[Study text]
==================================================
Security is a "big word". It implies many things and that is also true for the mobile app development so before we get started lets try to define the scope of security.

We will deal only with application security and its communication mechanisms while ignoring everything beyond that scope. Let’s start with a simple fact:

Codename One applications are secure on the devices by the nature of the mobile OS security.

For most intents and purposes this will be enough, unless you are specifically concerned about security this section isn’t for you. Mobile OS’s isolate applications from one another so it’s hard for an application to damage the OS or even damage/spy on a different app.

The restrictions laid on apps are here to make them extra secure and on top of that Codename One lays a few big advantages in terms of security:

  • Codename One code is compiled (unlike e.g. PhoneGap/Cordova)

  • We obfuscate by default which makes the binaries harder to reverse engineer

  • We compile the UI to native code too which means typical reverse engineering code will have a harder time following

  • We disable debug flags so a hacker won’t be able to debug your production app on the device

Despite that you still need to keep in mind that the binary could still be reverse engineered and so it is important to avoid storing keys in the client side code. E.g. if you have an API key to access a service (e.g. Google Cloud key) it needs to be stored in your server and not as a constant in your app!

Each section below discusses some attack vectors against applications and how they can be stopped. Pretty much all of these attacks require a very sophisticated attacker which will only exist for high value targets (e.g. bank apps, government etc.).

Constant Obfuscation

One of the first things a hacker will do when compromising an app is look at it. E.g. if I want to exploit a bank’s login UI I would look at the label next to the login and then search for it in the decompiled code. So if the UI has the String "enter user name and password" I can search for that.

It won’t lead directly to a hack or exploit but it will show you the approximate area of the code where we should look and it makes the first step that much easier. Obfuscation helps as it removes descriptive method names but it can’t hide the Strings we use in constants. If an app has a secret key within obfuscating it can make a difference (albeit a slight difference).

Notice that this is a temporary roadblock as any savvy hacker would compile the app and connect a debugger eventually (although this is blocked in release builds) and would be able to inspect values of variables/flow. But the road to reverse engineering the app would be harder even with a simple xor obfuscation.

We’re not calling this encoding or encryption since it’s neither. It’s a simple obfuscation of the data

There are two simple methods in the Util class:

public static String xorDecode(String s);
public static String xorEncode(String s);

They use a simple xor based obfuscation to make a String less readable. E.g. if you have code like this:

private static final String SECRET = "Don't let anyone see this....";

You might be concerned about the secret, then this would make it slightly harder to find out:

// Don't let anyone see this....
==================================================
[Stored data]
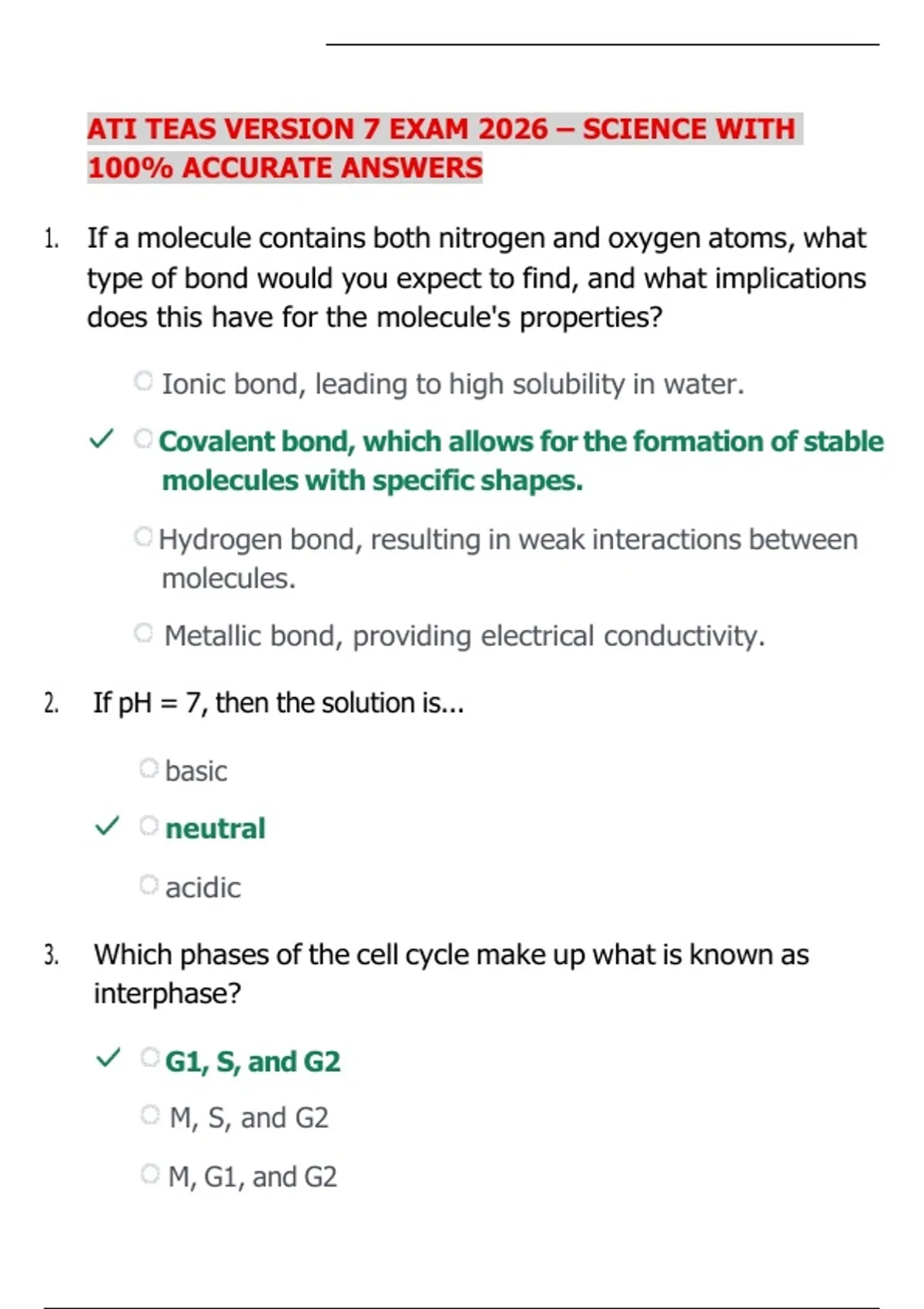 ATI TEAS VERSION 7 EXAM 2026 – SCIENCE WITH 100% ACCURATE ANSWERS

1. If a molecule contains both nitrogen and oxygen atoms, what type of bond would you expect to find, and what implications does this have for the molecule's properties?

Ionic bond, leading to high solubility in water.

✓ Covalent bond, which allows for the formation of stable molecules with specific shapes.

Hydrogen bond, resulting in weak interactions between molecules.

Metallic bond, providing electrical conductivity.

2. If pH = 7, then the solution is...

basic

✓ neutral

acidic

3. Which phases of the cell cycle make up what is known as interphase?

✓ G1, S, and G2

M, S, and G2

M, G1, and G2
==================================================
[Assignment 1] Retype the stretch of the Codename One security article from "Security is a" through "mobile OS security.".
[Assignment 2] Extend the Codename One security article from the point where it stops.
The lines have no connection to the Codename One security article.

[Task output 1]
Security is a "big word". It implies many things and that is also true for the mobile app development so before we get started lets try to define the scope of security.

We will deal only with application security and its communication mechanisms while ignoring everything beyond that scope. Let’s start with a simple fact:

Codename One applications are secure on the devices by the nature of the mobile OS security.

[Task output 2]
private static final String SECRET = Util.xorDecode("RW1tI3Ema219KmpidGFhdTFhdnE1Yn9xajQ1MjM=");

Notice that this is not secure, if you have a crucial value that must not be found you need to store it in the server. There is no alternative as everything that is sent to the client can be compromised by a determined hacker

Use the comment to help you find the string in the code

Our builtin user specific constants are obfuscated with this method, e.g. normally an app built with Codename One carries some internal data such as the user who built the app etc. This is obfuscated now. We built this small app to encode strings easily so we can copy and paste them into our app easily:

Form hi = new Form("Encoder", BoxLayout.y());
TextField bla = new TextField("", "Type Text Here", 20, TextArea.ANY);
TextArea encoded = new TextArea();
SpanLabel decoded = new SpanLabel();
hi.addAll(bla, encoded, decoded);
bla.addDataChangedListener((a, b) -> {
    String s = bla.getText();
    String e = Util.xorEncode(s);

This allows you to type in the first text field and the second text area shows the encoded result. We used a text area so copy/paste would be easy.

For your convenience this app can be accessed here:

Storage Encryption

Codename One had support for bouncy castle encryption for quite a while but it’s not as intuitive as we’d like it to be. This makes securing/encrypting your app more painful than it should.

Codename One supports full encryption of the Storage (notice the distinction, Storage is not FileSystemStorage). This is available by installing the bouncy castle cn1lib from the extensions menu then using one line of code

Normally you would want that code within your init(Object) method

Notice that you can’t use storage or preferences to store this data as it would be encrypted (Preferences uses Storage internally). You can use a password for this key and it would make it way more secure but if a user changes his password you might have a problem. In that case you might need the old password to migrate to a new password.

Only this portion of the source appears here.